“Across the country, more than six million people have lost the right to vote because of their criminal records. More than 1.5 million of them live in Florida, a higher number than in any other state,” writes Emily Bazelin for NY Times. Bazelin’s piece highlights the experiences of two advocates, one Republican, the other Democrat, fighting for “the expansion of the franchise to be a key pillar of the platform of both parties.” A proposed ballot initiative for this November, Amendment 4, would restore the voting rights of ex-felons (although Floridians convicted of murder and sex offenses would not be able to vote under the proposed law). And it's a popular reform, with 71 percent support according to a recent poll.

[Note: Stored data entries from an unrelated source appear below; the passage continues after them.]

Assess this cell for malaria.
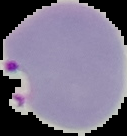

Parasitized.

Summary:
  - Preparation: thin blood film
  - Image type: cell region segmented out of the field of view; surrounding area masked to black
  - Image size: 127×136 pixels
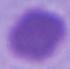
Micrograph. 1000x magnification. A red blood cell is shown.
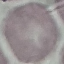
Summary:
  - Malaria status: uninfected
  - Image type: automatically extracted cell patch, resized to 64 × 64 pixels
  - Capture: smartphone camera at the microscope eyepiece
  - Preparation: thin blood smear
  - Stain: Giemsa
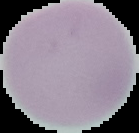
{
  "image_type": "segmented cell region on a black background",
  "preparation": "thin blood film",
  "result": "no Plasmodium parasites seen",
  "image_size": "139×133 pixels"
}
Report the malaria status of this cell.
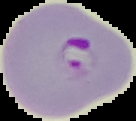
It is parasitized.

preparation = thin blood smear
image type = cell region segmented out of the field of view; surrounding area masked to black
image size = 136×121 pixels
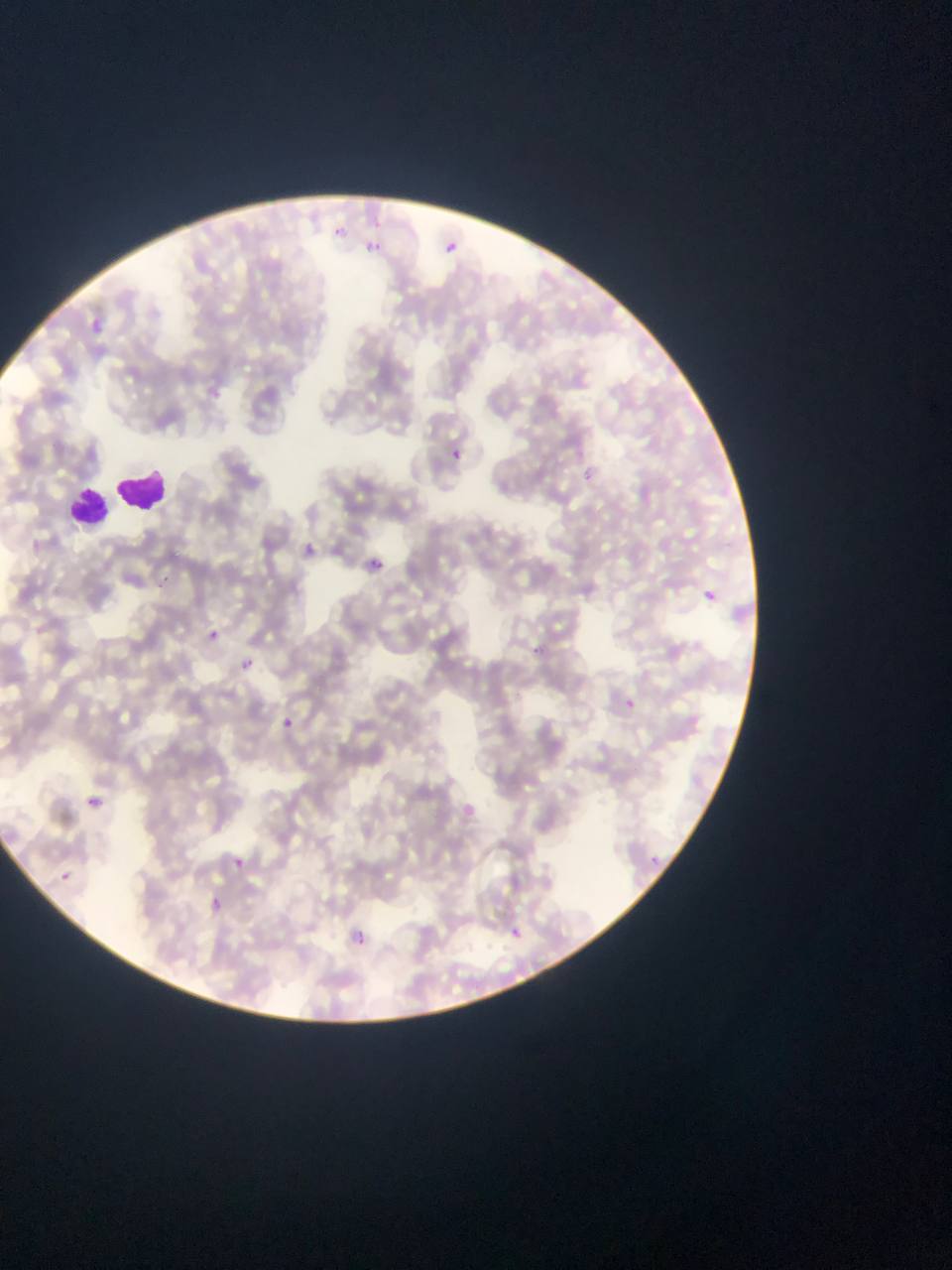
preparation = thin blood smear
field of view = single
image size = 952×1270 pixels
country = Ghana
capture = mobile-phone photograph through a microscope
leukocyte locations = approximate bounding boxes as [left, top, right, bottom] in pixels: [114, 464, 170, 516], [74, 474, 148, 529], [64, 479, 116, 532]
malaria parasite locations = approximate bounding boxes as [left, top, right, bottom] in pixels: [338, 227, 348, 237], [443, 236, 463, 253], [372, 238, 389, 259], [82, 312, 101, 337], [445, 445, 466, 465], [583, 468, 594, 482], [298, 540, 318, 560], [368, 557, 382, 570], [161, 570, 172, 577], [698, 588, 720, 606], [205, 628, 220, 643], [529, 643, 546, 654], [236, 656, 253, 672], [626, 697, 636, 708], [272, 711, 302, 738], [84, 794, 104, 812], [225, 849, 254, 874], [650, 851, 670, 870], [56, 868, 75, 886], [202, 894, 227, 917], [500, 920, 527, 947], [343, 924, 377, 953]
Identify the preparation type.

So why would anyone want to oppose it?
In the winner-take-all system of electing the president, the stakes are potentially very high. If this law went into effect, it could possibly change the balance of voters favoring a Democrat or Republican for president in any given year. That might be of less concern in a red state or a blue state, but Florida is very often among the most closely contested states nationwide. in 2012 Florida was the closest state in the country in electing President Obama. In our last election, President Trump carried the state by less than 1.2 percent. And because Florida is among the most populous, it has a lot electoral votes to give.
But what if we elected our president by the winner of the most votes cast nationally? The overall impact of roughly a million more votes cast by ex-felons in Florida would be significantly less likely to determine the winner of the presidency alone, but citizens in every state as well as Florida would finally have a voice in electing our president because every voter would matter equally.